A lot of people whose opinions I respect have been talking about Cordwainer Smith recently. So I checked out a collection of his stories and read "The Dead Lady of Clown Town." (It's also available online for free and I'd started reading it once, but I decided I'd rather read it from a book.)

One thing I really liked about the story was the play between what's common knowledge/urban legend for the supposed readers in a time well beyond the events described versus the real story as it happened. It was full of references to the well-known video footage, to the plays and paintings that have commemorated the scenes of the story. According to the notes in this particular collection, Smith was basing the style of the story (by which I think the editor is referring to this aspect, though as I read more of the stories here, it may become clearer what he means exactly) on certain Chinese stories.

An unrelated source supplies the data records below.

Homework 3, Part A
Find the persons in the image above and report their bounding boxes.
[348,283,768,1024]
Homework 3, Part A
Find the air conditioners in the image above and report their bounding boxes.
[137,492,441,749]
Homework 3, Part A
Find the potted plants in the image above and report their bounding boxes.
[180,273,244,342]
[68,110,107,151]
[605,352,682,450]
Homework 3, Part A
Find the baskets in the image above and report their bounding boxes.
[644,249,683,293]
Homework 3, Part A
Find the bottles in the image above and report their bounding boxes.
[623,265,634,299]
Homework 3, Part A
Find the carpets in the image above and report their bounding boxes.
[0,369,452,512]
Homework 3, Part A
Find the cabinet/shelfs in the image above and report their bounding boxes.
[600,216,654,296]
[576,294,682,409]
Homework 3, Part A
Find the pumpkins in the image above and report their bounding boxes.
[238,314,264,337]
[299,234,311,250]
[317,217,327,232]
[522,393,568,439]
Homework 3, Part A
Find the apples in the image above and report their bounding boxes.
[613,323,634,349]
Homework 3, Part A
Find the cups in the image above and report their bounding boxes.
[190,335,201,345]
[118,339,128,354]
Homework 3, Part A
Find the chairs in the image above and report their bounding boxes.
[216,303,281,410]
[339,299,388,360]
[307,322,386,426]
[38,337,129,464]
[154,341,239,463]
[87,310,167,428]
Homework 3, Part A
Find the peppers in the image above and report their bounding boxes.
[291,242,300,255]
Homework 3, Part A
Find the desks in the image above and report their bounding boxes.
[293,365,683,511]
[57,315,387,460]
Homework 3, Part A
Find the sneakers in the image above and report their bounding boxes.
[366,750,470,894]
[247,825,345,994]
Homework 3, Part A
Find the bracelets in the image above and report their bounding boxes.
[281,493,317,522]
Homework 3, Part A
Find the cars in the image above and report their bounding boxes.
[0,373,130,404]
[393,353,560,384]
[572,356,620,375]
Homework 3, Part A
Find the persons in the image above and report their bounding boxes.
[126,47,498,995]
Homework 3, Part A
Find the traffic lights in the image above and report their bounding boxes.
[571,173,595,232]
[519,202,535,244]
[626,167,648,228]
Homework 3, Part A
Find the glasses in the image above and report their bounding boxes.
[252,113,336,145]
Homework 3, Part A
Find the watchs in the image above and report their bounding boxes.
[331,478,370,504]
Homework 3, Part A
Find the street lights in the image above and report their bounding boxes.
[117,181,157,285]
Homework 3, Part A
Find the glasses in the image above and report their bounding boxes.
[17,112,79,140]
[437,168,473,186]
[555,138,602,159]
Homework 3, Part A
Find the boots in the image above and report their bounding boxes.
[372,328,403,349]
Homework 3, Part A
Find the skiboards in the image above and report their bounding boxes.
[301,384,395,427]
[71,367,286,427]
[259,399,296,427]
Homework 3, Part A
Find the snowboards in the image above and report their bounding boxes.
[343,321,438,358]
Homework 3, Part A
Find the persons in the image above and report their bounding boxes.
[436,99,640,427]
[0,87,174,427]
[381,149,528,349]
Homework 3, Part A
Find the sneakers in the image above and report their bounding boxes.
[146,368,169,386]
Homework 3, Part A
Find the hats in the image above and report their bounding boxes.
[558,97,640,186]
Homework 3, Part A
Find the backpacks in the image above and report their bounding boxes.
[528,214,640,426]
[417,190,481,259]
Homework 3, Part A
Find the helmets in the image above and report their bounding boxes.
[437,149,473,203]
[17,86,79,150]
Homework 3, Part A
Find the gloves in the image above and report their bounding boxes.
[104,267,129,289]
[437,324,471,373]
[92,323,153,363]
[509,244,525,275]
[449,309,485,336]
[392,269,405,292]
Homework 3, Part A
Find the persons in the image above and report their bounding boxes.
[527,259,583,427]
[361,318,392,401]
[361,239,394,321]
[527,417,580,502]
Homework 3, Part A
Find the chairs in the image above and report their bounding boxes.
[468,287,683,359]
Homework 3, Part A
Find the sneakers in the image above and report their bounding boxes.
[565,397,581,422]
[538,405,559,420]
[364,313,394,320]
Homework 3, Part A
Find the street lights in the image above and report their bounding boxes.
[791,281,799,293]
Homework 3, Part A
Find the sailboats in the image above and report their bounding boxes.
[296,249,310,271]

So today I was doing a 1-hour-write challenge and started playing around with that as well, telling a story as if it was a well-known but now-mythologized event for the imaginary readers. My fear is that it will feel too much of a copy--apart from this aspect, I don't think anything else will be similar, so in that sense it will be very much my own story. If that aspect is drawn from Chinese stories, I'd love to know more about that, to read some of the originals (in translation, of course). The editor, unfortunately, doesn't give any more info on that. Anyone know more?

And...would this sound too much like a copy or pastiche to you? Or simply homage for what inspired me?

Comments

Jeremy said…
Homage, pastiche, a little of both. And there's nothing wrong with either. It sounds very interesting. Writers have always played with the ideas that come before them. It's how we have a continuing dialogue on some matters, I think.
Daniel Ausema said…
True--poetry is probably even more that way, with poems reacting to and commenting on each other all the time. But I guess we do do that in fiction too. Thanks.